Chris & little me circa 1979
Tuesday, February 28th
Just as Aunt Mary had written in the note, the photo album arrived in a separate box. I happened to be on my porch when the box arrived and I mentioned to the mail carrier that he had just 'delivered a treasured gift' and he smiled and said 'enjoy!'
My Aunt Mara was visiting me at the time and we had been talking about and viewing the slides. Tears and smiles were abundant.
I tore the new box open and it revealed a personal album.
The album
The dedication
Aunt Mary put time, energy and a ton of LOVE into making this album for me. The best part was finding small notes from her memory bank describing details that only a 'mother' would know and share.
Our time together was special and sacred and I now own this 'proof' to share with my own daughters.
I look at these photos and cannot help but to bathe myself in tears...
"You were still in diapers but going from toddler to little girl in a hurry."-Aunt Mary
'Proof' of a happy baby girl...
"Every morning you would pick out what you wanted to wear
including your socks and shoes." -Aunt Mary
Little 'fashionista'
"...Some of our friends gave you a baby shower with lot's of clothes as gifts..."
"You loved bubble baths... the more bubbles the better..."- Aunt Mary
Look at that smile!
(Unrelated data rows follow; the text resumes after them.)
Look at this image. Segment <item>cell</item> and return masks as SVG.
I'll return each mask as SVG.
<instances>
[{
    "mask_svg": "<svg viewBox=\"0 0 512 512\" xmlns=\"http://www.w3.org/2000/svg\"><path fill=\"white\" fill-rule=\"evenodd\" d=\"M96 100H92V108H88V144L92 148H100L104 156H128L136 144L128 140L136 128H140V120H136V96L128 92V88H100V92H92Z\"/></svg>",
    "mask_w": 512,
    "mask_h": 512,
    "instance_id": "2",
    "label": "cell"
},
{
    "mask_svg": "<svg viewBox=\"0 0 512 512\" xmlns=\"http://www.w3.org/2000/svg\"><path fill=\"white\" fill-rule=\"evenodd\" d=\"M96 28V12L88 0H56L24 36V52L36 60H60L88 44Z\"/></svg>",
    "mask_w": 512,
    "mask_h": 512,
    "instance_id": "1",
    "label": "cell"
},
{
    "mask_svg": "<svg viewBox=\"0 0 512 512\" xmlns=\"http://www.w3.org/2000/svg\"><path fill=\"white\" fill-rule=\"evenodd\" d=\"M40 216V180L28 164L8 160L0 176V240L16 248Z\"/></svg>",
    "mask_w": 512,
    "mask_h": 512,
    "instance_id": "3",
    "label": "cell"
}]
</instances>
Pure joy...
"You loved playing with cousins Chris & Mike's hamster, 'Poncho Bandito' "- Aunt Mary
Fascinated...
"You loved books..."- Aunt Mary
My Aunt Mary made that 'princess' costume for me and
I was able to have an 'early' and safe halloween experience before returning to my birth mother.
The bottom photo is Aunt Mary and me on our last day together.
33 years ago I was gifted with unconditional love and affection, not to mention all of the contagious giggles.
10 years ago I was gifted with pieces of my past in the form of timeless images capturing the sweet baby 'daughter' I was to Uncle Julio and Aunt Mary and little 'sister' I was to Mike and Chris.
Today, I've been gifted with a precious memory, my childhood happiness. Thanks to my first unconditionally loving parents, Uncle Julio and Aunt Mary, I can hold this close to my heart forever.
I love you both beyond what my words can ever express here.
Uncle Julio & Aunt Mary,
As a small token of my immense gratitude and absolute love for you both, I'd be honored to gift you the chance to get to know, be a part of and share in the lives of my three daughters. It is the least that I can offer with what you have forever seared in my heart and soul so long ago.
Love and compassion grew out of my time with you. Our time together was pivotal in so many ways. Thank you... thank you... thank you... from the deepest corners of my heart...
All my love,
"Compassion, from birth, is in our blood."- Dalai Lama
1 comment:
Just beautiful, Vanessa! I'm a big puddle of happy tears for you. I am leaving a note for Chris to read this before he starts his day.